Saturday, May 12, 2018

Real or Not Real?

    The story I’ve been working on since, it sometimes seems, forever, has experienced significant changes as it’s evolved.  It began as historical fiction, but now has moved into the realm of speculative fiction.
    While working in the framework of history, I learned a number of things. First, I’m hung up on fact. This isn’t to say that an historical novel can’t imaginatively elaborate on events or characters, but I find that for me, the essential facts have to be accurate. Even if you're writing an alternative history, it has to start from actual known fact.
Clementinum, Prague
     If facts are unknowable right now, but potentially discoverable—that is, at present there’s no record, but buried somewhere in an archive, a record may exist—I’m uncomfortable filling in that gap with imaginary facts.
    Second, truth is as important in fiction as in non-fiction.  Truth isn’t the same thing as fact, although they’re related.  I understand truth as essence, the core of meaning. A novel, even if set in a world that objectively never existed except in the author’s imagination, can be true if the created world and the characters who occupy it conform to the reality that defines their context.
    Since the world I was originally writing about involved historical places set in a specific historical era, subject to objective facts I couldn’t nail down, I decided to let it go. The option for telling the story I want to tell was to create my own world and imbue it with facts that would form a coherent reality. This isn’t an easy process! In pursuit of the truth that is at the core of this imaginary world, I still have to align the facts in such a way as to create a reality that works—even where the fantastic or the surreal may intrude. In other words, I can’t just pick facts I like and ignore the logical implications flowing from those facts. If a river is unpredictable and changeable in chapter 3, it can’t suddenly become navigable and calm in chapter 5 absent a reason for the change: wizardry, engineering, natural disruption of some kind… there’s got to be a reason or the story loses its credibility.
    These concepts—truth, fact, reality—pretty much govern my perception of daily life in the world where I live: present day Maine, a chilly corner of the United States, in the early 21st century. Which is why over the past few months, whenever I look at what’s going on in my culture, in my country, I find myself severely disoriented: there’s a major dissonance between what the facts are telling me about reality, and what my government, especially the executive branch, is telling me about reality.

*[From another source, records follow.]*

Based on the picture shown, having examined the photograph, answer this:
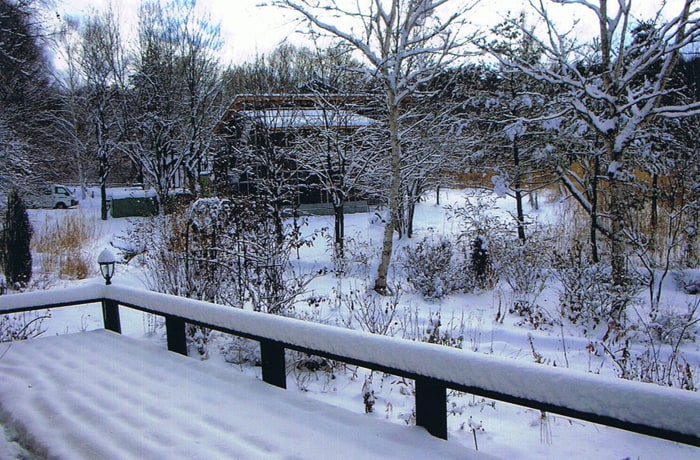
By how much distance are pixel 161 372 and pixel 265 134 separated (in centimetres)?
1201

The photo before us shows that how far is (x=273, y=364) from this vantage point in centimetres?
345

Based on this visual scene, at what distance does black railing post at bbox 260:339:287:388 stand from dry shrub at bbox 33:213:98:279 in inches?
356

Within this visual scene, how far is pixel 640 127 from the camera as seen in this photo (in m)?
9.23

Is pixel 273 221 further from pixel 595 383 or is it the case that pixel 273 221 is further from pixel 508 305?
pixel 595 383

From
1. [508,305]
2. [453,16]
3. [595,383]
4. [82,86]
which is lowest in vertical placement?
[508,305]

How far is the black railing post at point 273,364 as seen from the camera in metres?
3.42

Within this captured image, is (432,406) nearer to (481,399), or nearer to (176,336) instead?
(481,399)

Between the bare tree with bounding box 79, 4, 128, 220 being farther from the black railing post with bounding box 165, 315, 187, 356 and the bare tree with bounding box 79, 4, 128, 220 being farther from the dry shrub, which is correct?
the black railing post with bounding box 165, 315, 187, 356

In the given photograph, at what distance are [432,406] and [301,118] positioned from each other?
15524mm

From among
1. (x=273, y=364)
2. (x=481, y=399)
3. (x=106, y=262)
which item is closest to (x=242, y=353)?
(x=106, y=262)

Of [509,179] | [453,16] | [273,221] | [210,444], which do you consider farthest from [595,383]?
[509,179]

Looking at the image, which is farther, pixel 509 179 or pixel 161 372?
pixel 509 179

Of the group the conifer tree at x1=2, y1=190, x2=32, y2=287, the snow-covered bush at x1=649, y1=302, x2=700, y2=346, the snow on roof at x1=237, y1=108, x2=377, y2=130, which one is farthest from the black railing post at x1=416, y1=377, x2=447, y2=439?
the snow on roof at x1=237, y1=108, x2=377, y2=130

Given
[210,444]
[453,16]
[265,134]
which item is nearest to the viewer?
[210,444]
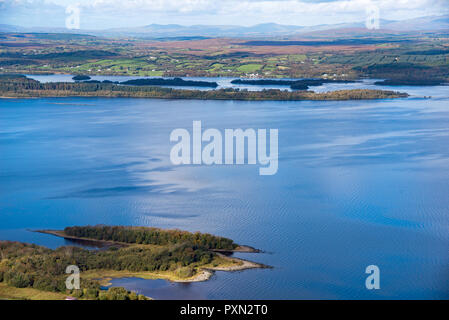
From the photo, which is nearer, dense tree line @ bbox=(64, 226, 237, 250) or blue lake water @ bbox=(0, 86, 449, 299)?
blue lake water @ bbox=(0, 86, 449, 299)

    The withdrawal from the Iran agreement is a case in point. According to the president, it had to be scrapped because the United States and its allies are unable to stop Iran from building a nuclear weapon “under the decaying and rotten structure of the current agreement.” Yet the U.S. Defense Department affirmed Iran was abiding by the agreement, the U.S. security agencies agreed, and U.S. allies also assert that Iran is in compliance. Compliance, by definition, means Iran is not building nuclear weapons. So the objective fact is that nuclear weapons are not being built, and therefore, there’s no inability to stop Iran from building them—although it is true that you are unable to stop something that doesn't exist in the first place.

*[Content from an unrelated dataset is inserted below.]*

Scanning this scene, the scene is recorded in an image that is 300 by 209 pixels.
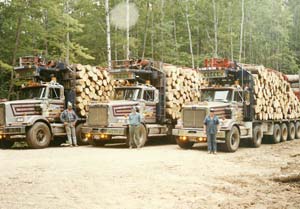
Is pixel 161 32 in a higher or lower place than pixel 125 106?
higher

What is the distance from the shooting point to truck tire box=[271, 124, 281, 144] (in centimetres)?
2256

    The truth of the reason for withdrawal seems to me to lie in the close of the remarks by the president when he announced it: a statement explicitly directed to the “long-suffering people of Iran.”  He said:  “[T]he future of Iran belongs to its people. They are the rightful heirs to a rich culture and an ancient land, and they deserve a nation that does justice to their dreams, honor to their history and glory to God.” This sounds suspiciously like a call for Iranians to rise up against their government, which has by implication denied them their rightful inheritance.
AP (September 2017)
    If that’s the case, the president seems to be making up facts according to what he wants reality to be: that somehow Iran will throw off the yoke of the imams so they can realize their dreams. What he means by the reference to honoring their history and doing justice to the “glory to God” isn’t clear.
     Or maybe the remarks were just meant to inspire Iranians to somehow force their government to renegotiate an internationally accepted multilateral agreement because one party doesn't like it.
    But maybe I’m being overly generous. Maybe the president doesn’t have any vision, no matter how distorted, of the reality of the Iranian situation. Maybe it really is just a case of undoing anything his predecessor did because he can.
    Whatever the case, it doesn’t make the assessment of noncompliance true, it doesn’t change the actual terms of the agreement into something that was never agreed, and it doesn’t alter objective reality or the facts that constitute it. It instead injects a dangerous delusion into the complex tensions of the Middle East, even as it puts the U.S. in the position of a rogue nation, that is, one that ignores the obligations of international law, thereby continuing the downward spiral of America’s credibility… one hopes not irretrievably.
     In the novel Mockingjay by Suzanne Collins, Peeta Mellark, after he's subjected to severe brainwashing, suffers from an inability to interpret his memories according to what happened in actuality. The tension between his memory of real facts used to build false interpretation of what they mean and those false interpretations is profoundly disorienting to Peeta, who must repeatedly ask
when a memory surfaces, "Real? Or not real?"
   It is our responsibility amidst the current barrage of misinformation, to ask the same of what we are told. We may not like the answer, we might wish the real world were other than it is, but we ignore reality and its truth at our peril.